*SUPPLIED INFORMATION*

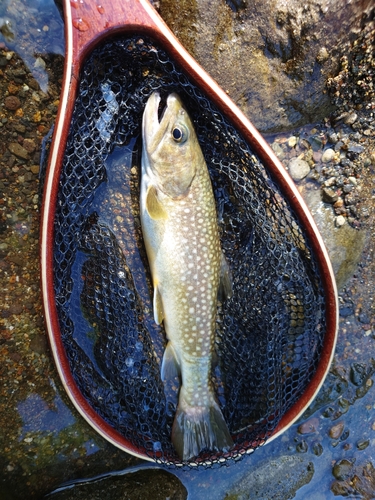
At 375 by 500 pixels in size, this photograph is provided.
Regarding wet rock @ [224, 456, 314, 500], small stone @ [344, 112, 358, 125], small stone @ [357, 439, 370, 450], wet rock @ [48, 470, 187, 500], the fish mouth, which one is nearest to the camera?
the fish mouth

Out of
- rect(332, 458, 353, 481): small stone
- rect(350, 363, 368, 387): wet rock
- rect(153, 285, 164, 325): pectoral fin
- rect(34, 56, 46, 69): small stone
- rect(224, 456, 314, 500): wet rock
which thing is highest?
rect(34, 56, 46, 69): small stone

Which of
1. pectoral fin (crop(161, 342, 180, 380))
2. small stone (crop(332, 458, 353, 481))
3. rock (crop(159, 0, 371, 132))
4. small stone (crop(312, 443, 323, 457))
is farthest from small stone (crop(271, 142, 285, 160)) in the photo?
small stone (crop(332, 458, 353, 481))

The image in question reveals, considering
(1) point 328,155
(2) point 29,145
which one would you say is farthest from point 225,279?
(2) point 29,145

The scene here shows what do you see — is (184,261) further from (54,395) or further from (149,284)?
(54,395)

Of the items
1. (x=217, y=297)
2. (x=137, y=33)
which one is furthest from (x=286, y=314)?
(x=137, y=33)

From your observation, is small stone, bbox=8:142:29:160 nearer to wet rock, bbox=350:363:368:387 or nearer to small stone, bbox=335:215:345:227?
small stone, bbox=335:215:345:227

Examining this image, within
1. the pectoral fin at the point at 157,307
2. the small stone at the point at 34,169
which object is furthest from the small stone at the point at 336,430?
the small stone at the point at 34,169

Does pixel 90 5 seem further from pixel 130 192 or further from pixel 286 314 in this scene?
pixel 286 314

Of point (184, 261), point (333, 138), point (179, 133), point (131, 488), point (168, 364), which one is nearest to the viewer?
point (179, 133)
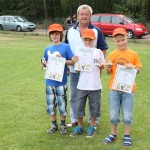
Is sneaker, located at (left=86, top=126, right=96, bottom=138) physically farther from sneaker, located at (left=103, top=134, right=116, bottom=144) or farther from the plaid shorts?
the plaid shorts

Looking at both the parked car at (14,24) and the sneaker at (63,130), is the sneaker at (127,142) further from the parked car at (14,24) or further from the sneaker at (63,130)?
the parked car at (14,24)

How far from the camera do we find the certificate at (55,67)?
17.5 ft

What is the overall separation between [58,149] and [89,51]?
4.73 feet

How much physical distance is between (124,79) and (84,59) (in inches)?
26.2

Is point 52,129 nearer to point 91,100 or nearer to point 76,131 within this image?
point 76,131

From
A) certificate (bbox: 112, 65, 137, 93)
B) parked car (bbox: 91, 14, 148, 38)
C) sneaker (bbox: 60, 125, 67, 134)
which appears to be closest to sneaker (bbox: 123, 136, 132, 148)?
certificate (bbox: 112, 65, 137, 93)

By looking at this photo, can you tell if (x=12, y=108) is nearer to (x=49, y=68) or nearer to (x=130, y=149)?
(x=49, y=68)

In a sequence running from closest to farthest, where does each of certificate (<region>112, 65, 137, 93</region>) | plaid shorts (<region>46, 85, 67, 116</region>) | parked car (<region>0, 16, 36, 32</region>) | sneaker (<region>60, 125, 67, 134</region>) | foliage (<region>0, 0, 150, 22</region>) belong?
certificate (<region>112, 65, 137, 93</region>) → plaid shorts (<region>46, 85, 67, 116</region>) → sneaker (<region>60, 125, 67, 134</region>) → parked car (<region>0, 16, 36, 32</region>) → foliage (<region>0, 0, 150, 22</region>)

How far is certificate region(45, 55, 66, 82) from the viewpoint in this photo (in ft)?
17.5

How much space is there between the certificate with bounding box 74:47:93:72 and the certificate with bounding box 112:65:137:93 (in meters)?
0.47

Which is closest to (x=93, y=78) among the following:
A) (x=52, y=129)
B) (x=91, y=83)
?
(x=91, y=83)

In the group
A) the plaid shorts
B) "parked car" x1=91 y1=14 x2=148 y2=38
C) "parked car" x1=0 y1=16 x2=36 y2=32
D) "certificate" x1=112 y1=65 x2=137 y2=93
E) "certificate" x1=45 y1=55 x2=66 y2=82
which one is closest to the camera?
"certificate" x1=112 y1=65 x2=137 y2=93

*TASK DESCRIPTION*
Leave out the pictures and copy every record above exactly.

*THE ANSWER*
At 375 by 500 pixels in size, this photograph is provided.
Regarding wet rock @ [224, 456, 314, 500], small stone @ [344, 112, 358, 125], small stone @ [357, 439, 370, 450], wet rock @ [48, 470, 187, 500], the fish mouth, which one is nearest to the camera?
the fish mouth

Out of
- rect(332, 458, 353, 481): small stone
- rect(350, 363, 368, 387): wet rock
- rect(153, 285, 164, 325): pectoral fin
- rect(34, 56, 46, 69): small stone
- rect(224, 456, 314, 500): wet rock
which thing is highest?
rect(34, 56, 46, 69): small stone

Which of
1. pectoral fin (crop(161, 342, 180, 380))
2. small stone (crop(332, 458, 353, 481))
3. rock (crop(159, 0, 371, 132))
4. small stone (crop(312, 443, 323, 457))
is farthest from small stone (crop(271, 142, 285, 160)) in the photo?
small stone (crop(332, 458, 353, 481))

The image in question reveals, considering
(1) point 328,155
(2) point 29,145
which one would you say is farthest from point 225,279?
(2) point 29,145

The scene here shows what do you see — is (184,261) further from (54,395) or further from (149,284)?
(54,395)

Of the items
1. (x=217, y=297)
2. (x=137, y=33)
which one is furthest from (x=286, y=314)?
(x=137, y=33)

From your observation, is small stone, bbox=8:142:29:160 nearer to wet rock, bbox=350:363:368:387 or nearer to small stone, bbox=335:215:345:227?
small stone, bbox=335:215:345:227

Examining this image, within
1. the pectoral fin at the point at 157,307
2. the small stone at the point at 34,169
which object is furthest from the small stone at the point at 336,430?
the small stone at the point at 34,169

Does pixel 90 5 seem further from pixel 130 192 or further from pixel 286 314 in this scene?
pixel 286 314

Of point (184, 261), point (333, 138), point (179, 133), point (131, 488), point (168, 364), which one is nearest to the viewer?
point (179, 133)
Is sneaker, located at (left=86, top=126, right=96, bottom=138) physically farther from sneaker, located at (left=103, top=134, right=116, bottom=144) or farther from the plaid shorts?
the plaid shorts

Looking at both the parked car at (14,24) and the sneaker at (63,130), is the sneaker at (127,142) further from the parked car at (14,24) or further from the sneaker at (63,130)?
the parked car at (14,24)

How far from the camera do we find the certificate at (55,67)?
17.5 ft

What is the overall separation between [58,149] and [89,51]?
4.73 feet

How much physical distance is between (124,79) and (84,59) (in inches)?
26.2

Is point 52,129 nearer to point 91,100 or nearer to point 76,131 within this image?
point 76,131

From
A) certificate (bbox: 112, 65, 137, 93)
B) parked car (bbox: 91, 14, 148, 38)
C) sneaker (bbox: 60, 125, 67, 134)
which appears to be closest to sneaker (bbox: 123, 136, 132, 148)?
certificate (bbox: 112, 65, 137, 93)

By looking at this photo, can you tell if (x=12, y=108) is nearer to (x=49, y=68) or nearer to (x=130, y=149)?
(x=49, y=68)

In a sequence running from closest to farthest, where does each of certificate (<region>112, 65, 137, 93</region>) | plaid shorts (<region>46, 85, 67, 116</region>) | parked car (<region>0, 16, 36, 32</region>) | sneaker (<region>60, 125, 67, 134</region>) | foliage (<region>0, 0, 150, 22</region>) belong?
certificate (<region>112, 65, 137, 93</region>) → plaid shorts (<region>46, 85, 67, 116</region>) → sneaker (<region>60, 125, 67, 134</region>) → parked car (<region>0, 16, 36, 32</region>) → foliage (<region>0, 0, 150, 22</region>)

How far is certificate region(45, 55, 66, 82) from the viewpoint in this photo (in ft)?
17.5

How much space is there between the certificate with bounding box 74:47:93:72 and the certificate with bounding box 112:65:137:93 (in meters)?
0.47

Which is closest to (x=93, y=78) among the following:
A) (x=52, y=129)
B) (x=91, y=83)
?
(x=91, y=83)

In the group
A) the plaid shorts
B) "parked car" x1=91 y1=14 x2=148 y2=38
C) "parked car" x1=0 y1=16 x2=36 y2=32
D) "certificate" x1=112 y1=65 x2=137 y2=93
E) "certificate" x1=45 y1=55 x2=66 y2=82
which one is closest to the camera?
"certificate" x1=112 y1=65 x2=137 y2=93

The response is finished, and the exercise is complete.